WHAT THIS TASK INVOLVES: Copy out all the entries exactly.
::::
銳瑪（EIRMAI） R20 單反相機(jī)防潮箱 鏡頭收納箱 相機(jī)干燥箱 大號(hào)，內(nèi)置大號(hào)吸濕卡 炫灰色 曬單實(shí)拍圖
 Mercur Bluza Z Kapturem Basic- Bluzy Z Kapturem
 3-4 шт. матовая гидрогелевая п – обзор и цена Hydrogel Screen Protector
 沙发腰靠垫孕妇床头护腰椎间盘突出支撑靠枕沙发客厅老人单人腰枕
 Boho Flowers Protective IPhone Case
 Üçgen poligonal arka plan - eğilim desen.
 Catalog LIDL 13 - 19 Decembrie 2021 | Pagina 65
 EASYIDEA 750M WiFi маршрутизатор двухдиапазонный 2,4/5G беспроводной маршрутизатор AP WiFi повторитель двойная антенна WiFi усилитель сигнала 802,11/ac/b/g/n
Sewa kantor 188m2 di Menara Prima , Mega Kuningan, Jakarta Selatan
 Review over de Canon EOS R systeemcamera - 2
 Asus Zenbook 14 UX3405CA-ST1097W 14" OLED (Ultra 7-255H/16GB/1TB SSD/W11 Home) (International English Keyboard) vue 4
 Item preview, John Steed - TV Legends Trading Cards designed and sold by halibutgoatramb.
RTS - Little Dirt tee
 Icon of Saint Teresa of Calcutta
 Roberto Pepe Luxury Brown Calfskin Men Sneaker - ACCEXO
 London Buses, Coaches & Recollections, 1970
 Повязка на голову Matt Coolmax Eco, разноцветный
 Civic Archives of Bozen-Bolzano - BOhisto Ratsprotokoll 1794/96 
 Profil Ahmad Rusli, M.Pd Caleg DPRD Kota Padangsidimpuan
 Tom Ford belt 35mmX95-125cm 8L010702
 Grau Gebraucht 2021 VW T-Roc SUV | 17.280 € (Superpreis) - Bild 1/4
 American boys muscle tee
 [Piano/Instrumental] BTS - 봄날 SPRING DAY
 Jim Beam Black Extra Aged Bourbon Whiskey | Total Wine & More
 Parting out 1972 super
::::
ANSWER BELOW:
銳瑪（EIRMAI） R20 單反相機(jī)防潮箱 鏡頭收納箱 相機(jī)干燥箱 大號(hào)，內(nèi)置大號(hào)吸濕卡 炫灰色 曬單實(shí)拍圖
 Mercur Bluza Z Kapturem Basic- Bluzy Z Kapturem
 3-4 шт. матовая гидрогелевая п – обзор и цена Hydrogel Screen Protector
 沙发腰靠垫孕妇床头护腰椎间盘突出支撑靠枕沙发客厅老人单人腰枕
 Boho Flowers Protective IPhone Case
 Üçgen poligonal arka plan - eğilim desen.
 Catalog LIDL 13 - 19 Decembrie 2021 | Pagina 65
 EASYIDEA 750M WiFi маршрутизатор двухдиапазонный 2,4/5G беспроводной маршрутизатор AP WiFi повторитель двойная антенна WiFi усилитель сигнала 802,11/ac/b/g/n
Sewa kantor 188m2 di Menara Prima , Mega Kuningan, Jakarta Selatan
 Review over de Canon EOS R systeemcamera - 2
 Asus Zenbook 14 UX3405CA-ST1097W 14" OLED (Ultra 7-255H/16GB/1TB SSD/W11 Home) (International English Keyboard) vue 4
 Item preview, John Steed - TV Legends Trading Cards designed and sold by halibutgoatramb.
RTS - Little Dirt tee
 Icon of Saint Teresa of Calcutta
 Roberto Pepe Luxury Brown Calfskin Men Sneaker - ACCEXO
 London Buses, Coaches & Recollections, 1970
 Повязка на голову Matt Coolmax Eco, разноцветный
 Civic Archives of Bozen-Bolzano - BOhisto Ratsprotokoll 1794/96 
 Profil Ahmad Rusli, M.Pd Caleg DPRD Kota Padangsidimpuan
 Tom Ford belt 35mmX95-125cm 8L010702
 Grau Gebraucht 2021 VW T-Roc SUV | 17.280 € (Superpreis) - Bild 1/4
 American boys muscle tee
 [Piano/Instrumental] BTS - 봄날 SPRING DAY
 Jim Beam Black Extra Aged Bourbon Whiskey | Total Wine & More
 Parting out 1972 super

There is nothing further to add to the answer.